Maya Analysis has launched Maya1, a 3B parameter textual content to speech mannequin that turns textual content plus a brief description into controllable, expressive speech whereas operating in actual time on a single GPU.
What Maya1 Really Does?
Maya1 is a state-of-the-art speech mannequin for expressive voice technology. It’s constructed to seize actual human emotion and exact voice design from textual content inputs.
The core interface has 2 inputs:
- A pure language voice description, for instance ‘Feminine voice in her 20s with a British accent, energetic, clear diction” or “Demon character, male voice, low pitch, gravelly timbre, gradual pacing’.
- The textual content that ought to be spoken
The mannequin combines each indicators and generates audio that matches the content material and the described model. You may as well insert inline emotion tags contained in the textual content, reminiscent of , , , , , , and greater than 20 feelings.

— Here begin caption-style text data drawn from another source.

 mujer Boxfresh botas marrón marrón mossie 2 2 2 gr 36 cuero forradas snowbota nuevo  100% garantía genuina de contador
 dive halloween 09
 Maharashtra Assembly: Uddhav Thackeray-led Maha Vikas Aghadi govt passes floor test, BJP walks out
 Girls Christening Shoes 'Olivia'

Maya1 outputs 24 kHz mono audio and helps actual time streaming, which makes it appropriate for assistants, interactive brokers, video games, podcasts and reside content material.

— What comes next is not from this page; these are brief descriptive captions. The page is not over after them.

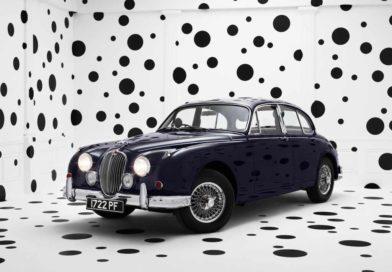 Проект Jaguar и фотографа Ранкина в честь 60-летия легендарного Mk 2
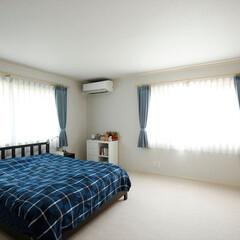 寝室/ベッドルーム/リノベーション/戸建て/中古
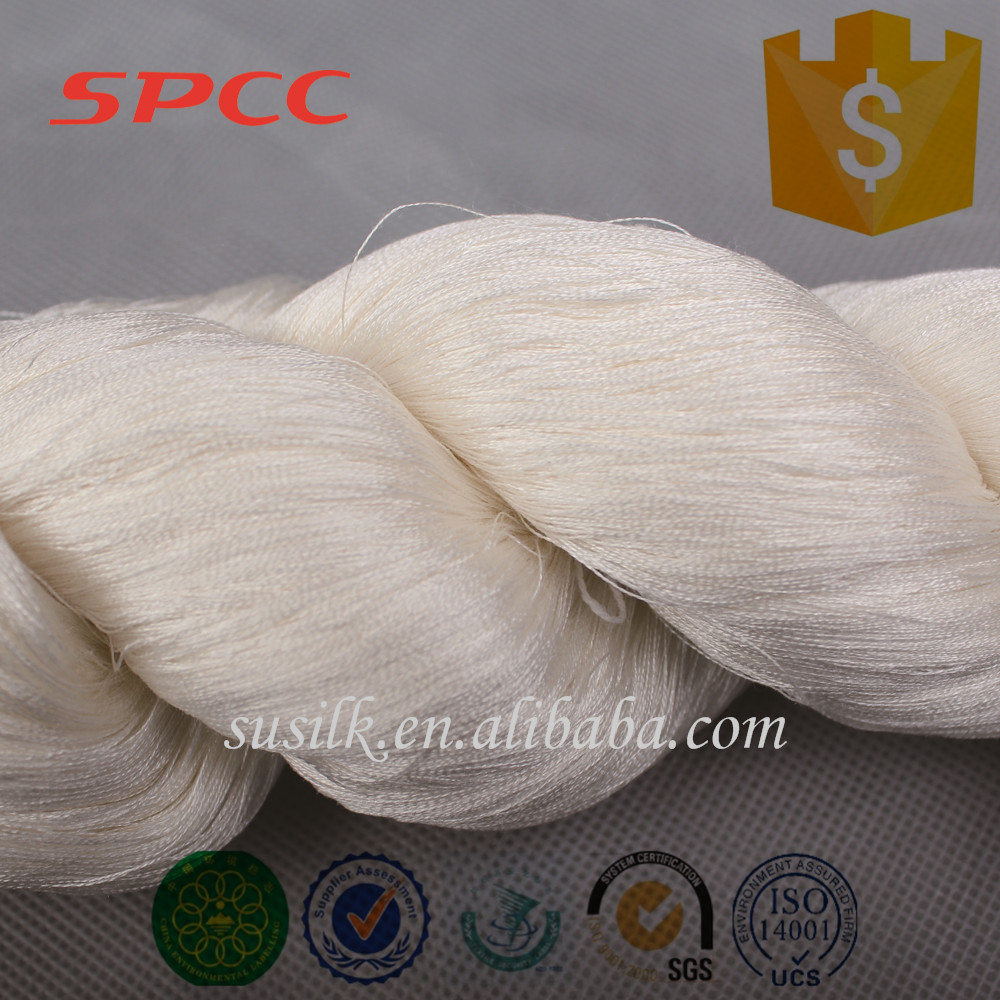 china spun silk yarn manufacturer wholesale silk weaving yarn 210nm/2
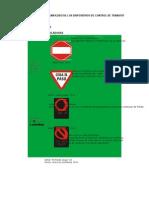 Clasificación+y+significado+de+las+señales+de+transito+MTC+-+Perú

The Maya Analysis staff claims that the mannequin outperforms prime proprietary techniques whereas remaining absolutely open supply underneath the Apache 2.0 license.
Structure and SNAC Codec
Maya1 is a 3B parameter decoder solely transformer with a Llama model spine. As a substitute of predicting uncooked waveforms, it predicts tokens from a neural audio codec named SNAC.

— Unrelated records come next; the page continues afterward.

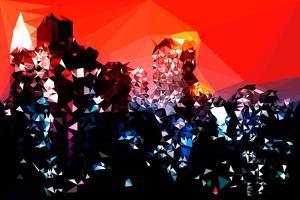 Low Poly New York Art - Manhattan Red Night by Philippe Hugonnard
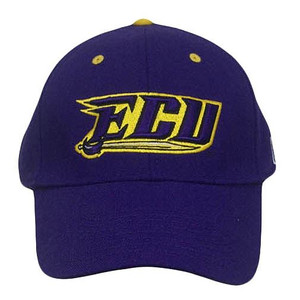 NCAA FITTED CAP HAT EAST CAROLINA PIRATES PURPLE 7 1/8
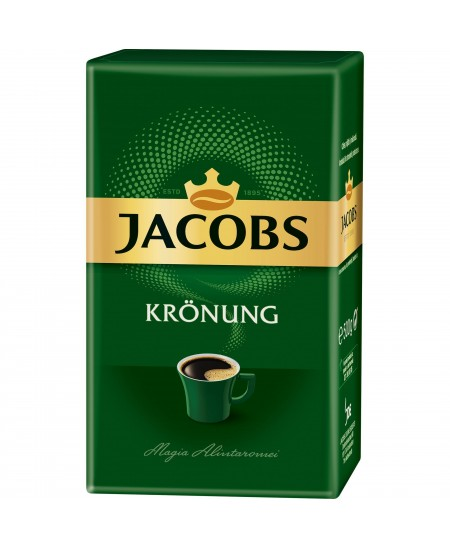 37143 - Jacobs crown 500g. Europe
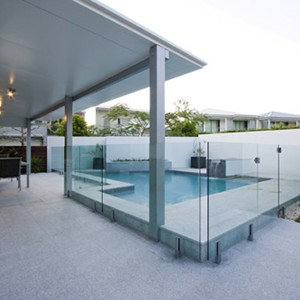 Light Grey Granite Pool surround tiles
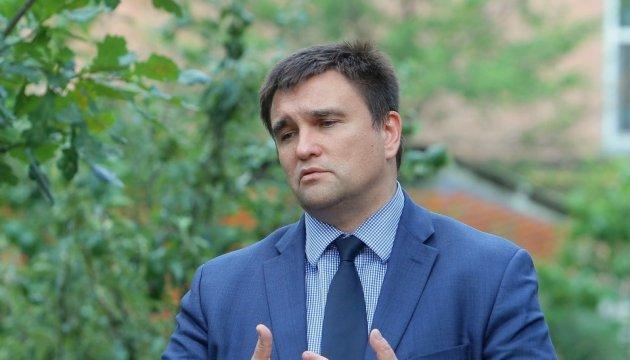 Клімкін - гастарбайтеру Саакашвілі: На відміну від декого паспорти не колекціоную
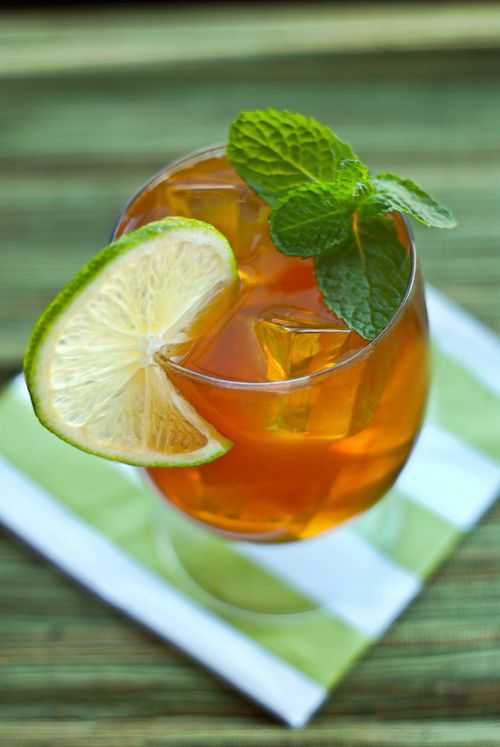 Indian Spiced Tamarind Cooler by thewellseasonedcook #Beverages #Tamarind #Indian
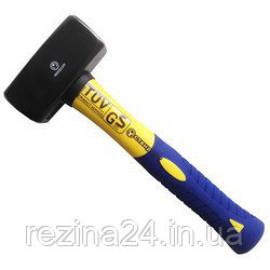 Кувалда 1 кг, ручка з фібергласу СТАНДАРТ SHF1000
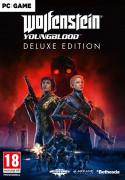 Wolfenstein: Youngblood Deluxe Edition PC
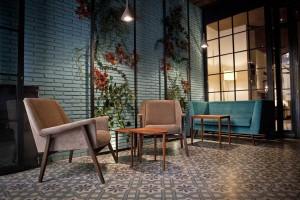 Fotos para la web del Bar Restaurante La T..Madrid, España.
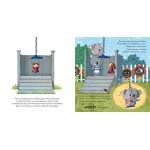 Τα πειραχτήρια της παιδικής χαράς Σειρά: Μπίλι & Μπρι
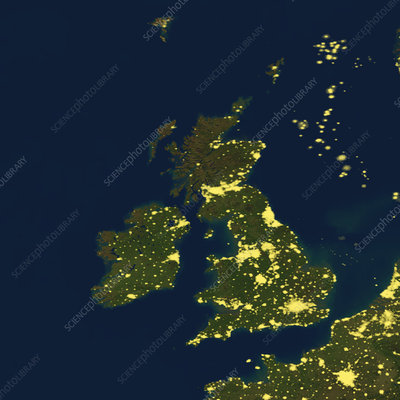 British Isles at night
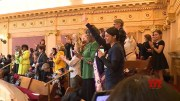 Virginia votes to ratify Equal Rights Amendment (Video)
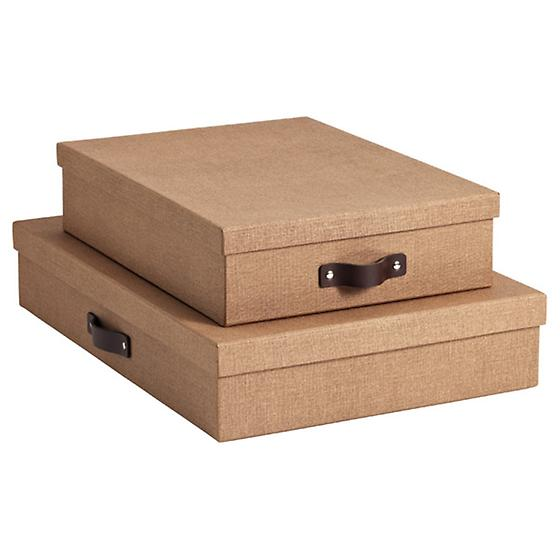 Chestnut Bigso Marten Office Storage Boxes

The technology circulate is
textual content → tokenize → generate SNAC codes (7 tokens per body) → decode → 24 kHz audio
SNAC makes use of a multi scale hierarchical construction at about 12, 23 and 47 Hz. This retains the autoregressive sequence compact whereas preserving element. The codec is designed for actual time streaming at about 0.98 kbps.
The essential level is that the transformer operates on discrete codec tokens as a substitute of uncooked samples. A separate SNAC decoder, for instance hubertsiuzdak/snac_24khz, reconstructs the waveform. This separation makes technology extra environment friendly and simpler to scale than direct waveform prediction.
Coaching Knowledge And Voice Conditioning
Maya1 is pretrained on an web scale English speech corpus to be taught broad acoustic protection and pure coarticulation. It’s then high quality tuned on a curated proprietary dataset of studio recordings that embody human verified voice descriptions, greater than 20 emotion tags per pattern, a number of English accents, and character or position variations.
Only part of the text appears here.